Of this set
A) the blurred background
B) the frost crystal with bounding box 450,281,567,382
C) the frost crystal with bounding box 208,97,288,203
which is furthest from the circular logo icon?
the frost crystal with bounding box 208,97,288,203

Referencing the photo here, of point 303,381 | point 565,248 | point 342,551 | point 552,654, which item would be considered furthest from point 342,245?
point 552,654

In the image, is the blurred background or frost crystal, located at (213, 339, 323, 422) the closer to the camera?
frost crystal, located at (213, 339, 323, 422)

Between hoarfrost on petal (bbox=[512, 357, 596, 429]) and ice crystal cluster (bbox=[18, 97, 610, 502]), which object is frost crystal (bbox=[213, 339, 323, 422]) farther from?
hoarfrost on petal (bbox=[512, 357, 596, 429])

# Written instruction
Please rewrite every item above with "blurred background" changed to "soft-focus backdrop" and nothing else altered.

# Written answer
Of this set
A) the soft-focus backdrop
B) the frost crystal with bounding box 450,281,567,382
C) the frost crystal with bounding box 208,97,288,203
which is furthest from the circular logo icon?
the frost crystal with bounding box 208,97,288,203

Referencing the photo here, of point 303,381 | point 565,248 | point 342,551 | point 552,654, which item would be considered furthest from point 342,245?
point 552,654

In the image, is the soft-focus backdrop or frost crystal, located at (213, 339, 323, 422) the closer to the camera?
frost crystal, located at (213, 339, 323, 422)

Between hoarfrost on petal (bbox=[512, 357, 596, 429]) and ice crystal cluster (bbox=[18, 97, 610, 502]), which object is frost crystal (bbox=[213, 339, 323, 422]) farther from?
hoarfrost on petal (bbox=[512, 357, 596, 429])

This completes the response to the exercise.